Here's the trick: bad management can easily create undue stress. Not only are emotions contagious, the structures used to motivate employees can be inappropriate (think of the Wells Fargo scandal).


The long-term affects of unmanaged stress are intuitively bad: depression, weight gain, strained relationships, etc. But don't discount the short-term affects. Executive decision making- such as your ability to control your focus- competes with emotional decision making!! The amygdala enjoys direct and immediate control over cortisol and epinepherine production. To drive the point home, your amygdala responds to visual stimuli before the prefrontal cortex is made aware of the image- your heart rate will increase before the dangerous image has been fully constructed in the "display" of your brain. It's called the "amygdala hijack". Your fight or flight response isn't part of a sustainable workday.

The detrimental effect of a perceived stressor is that we focus on it. Because of the fight-or-flight response, we may be "hyperfocused", or be preoccupied to different extremes. For example, if you're focused on the politics of an abusive boss, you're not focused on the work relevant to company value. We need employees focused on task, and good bosses need to "get out of the way".

Dealing with abusive people is phenomenally distracting- and for a reason. We work for hours in creative blocktime, which is stressful by its own merit. As we are hardwired to hyperfocus on our stressors, it's unproductive for that focus to be a manager.

As abusers tend to silo people to control perception, abusive environments halt the flow of information, cultivate a culture of dishonesty and distrust, and reduce collaboration. It does so by setting the tone through inappropriate discipline, and then ultimately selects against collaborative and well-intended talent in hiring and retention. While healthy and rational professional arguments can aid in the deconstructive and constructive processes of architecting engineering and policy decisions, abusive arguments turn people off to collaborating. Good argument is not a fight, it is a type of collaboration.
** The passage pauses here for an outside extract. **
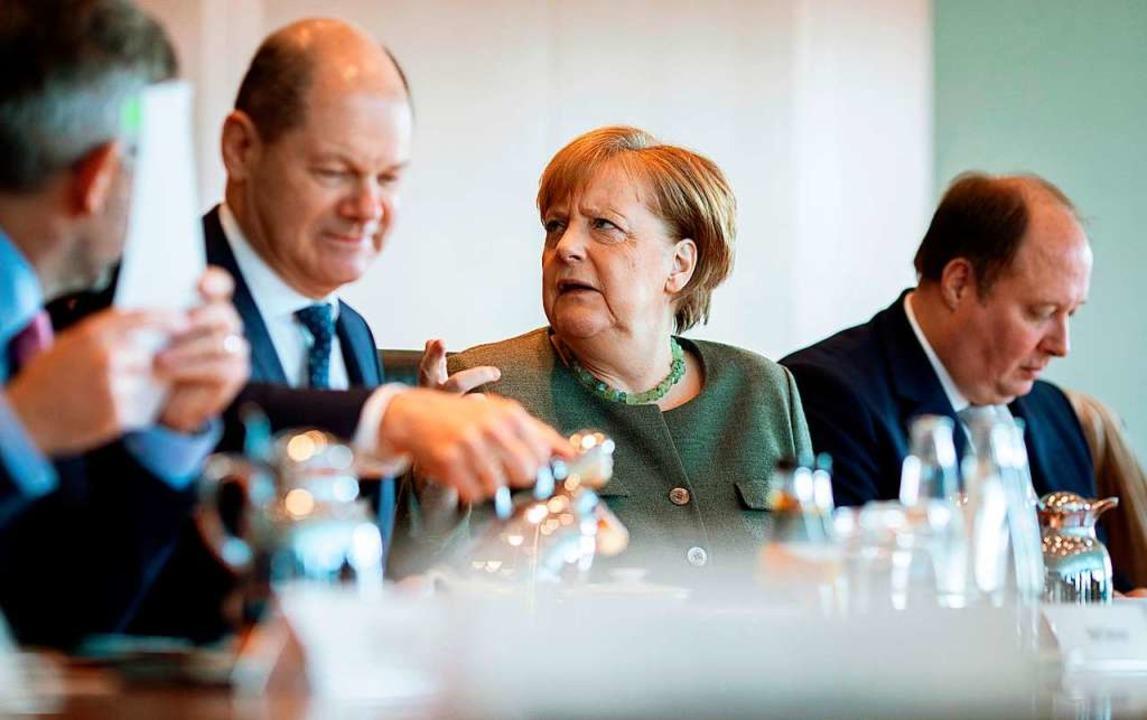 Bundeskanzlerin Angela Merkel (CDU) und Vizekanzler Olaf Scholz  (SPD)  | Foto: Kay Nietfeld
It's possible to be unintentionally abusive, as policy can have unintended effects. The goal is to reduce unproductive stressors by being communicative, open, and consistent. HOWEVER, I can't stress it enough, that some abusive behavior is at best persistently ignorant and at worst pathological. Good managers establish rapport and fantastic communication with the reports- dulling the impact of our own mistakes. Obviously, this is not possible with a pathologically abusive person.
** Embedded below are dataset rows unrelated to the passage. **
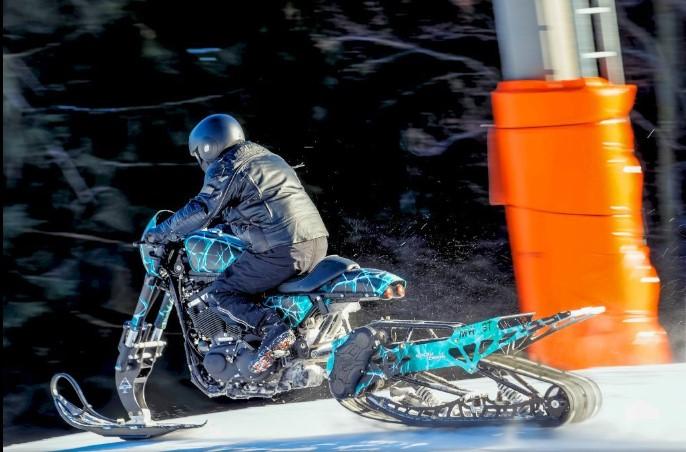 Как мотоцикл Harley-Davidson превратили в «снежную бестию» 2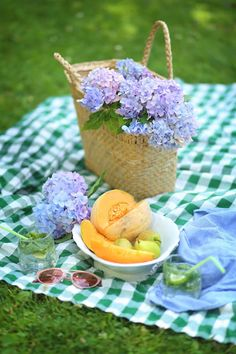 Garden Picnic, Summer Picnic, Carne Asada, Picnic Images, Vintage Picnic Basket, Blueberry Jam, Romantic Picnics, Romantic Flowers, Simple Pleasures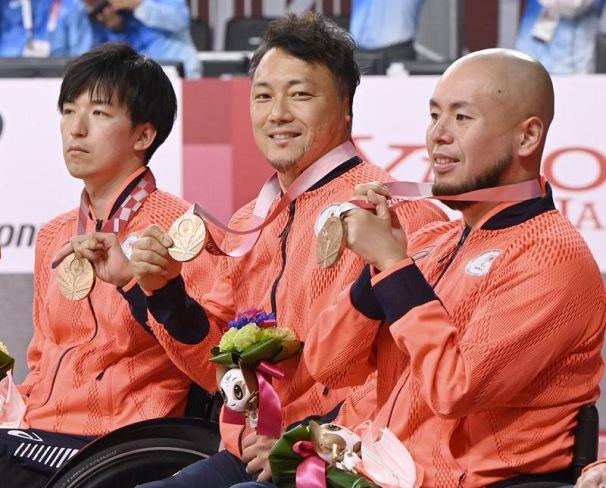 車いすラグビーの表彰式で銅メダルを手に笑顔を見せる池透暢=中央(国立代々木競技場)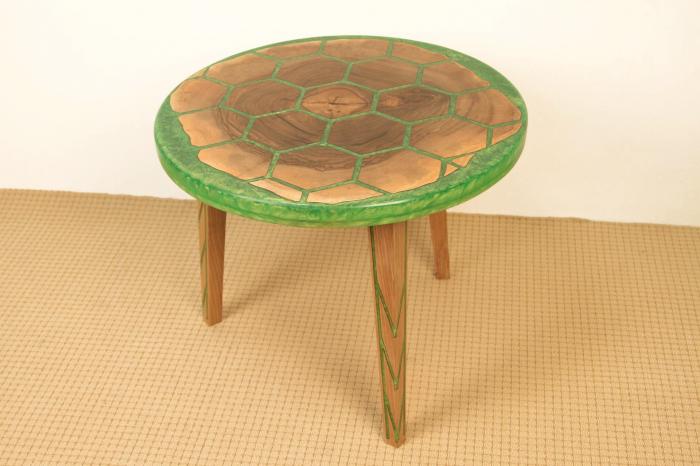 Masa din lemn de nuc, taiat in forme hexagonale fixate in rasina epoxidica verde 0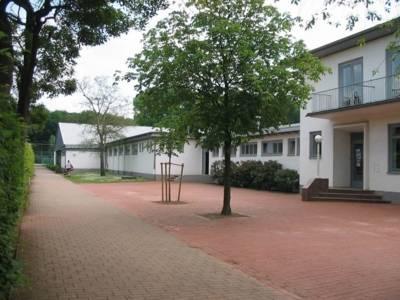 Ansicht der Vereinsgebäude des Deutschen Tennisvereins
Furthermore, abusers, generally undiagnosed, don't accept responsibility and lie frequently, subverting attempts by upper management to create accountability.

Truly good employees will try not to get involved in abusive patterns- instead, they will try to focus on the action items that derive actual value for the business, and ignore or find constructive ways to deal with perpetrator. However, there are two points I'd like to make:

  1. If their abuse is pathological, the abusers are measuring the emotional response to their attacks and will adjust their tactics to produce the intensely negative response that they want.

  2. Your heart is trying to tell you something. It may be upsetting that your creative and career pursuits are being interfered with by a distracting despot, but it may be more effective to listen to your heart and take care of this problem as a priority. That is, let go of it, and deal with the politics first.

Good luck if you have a boss like this.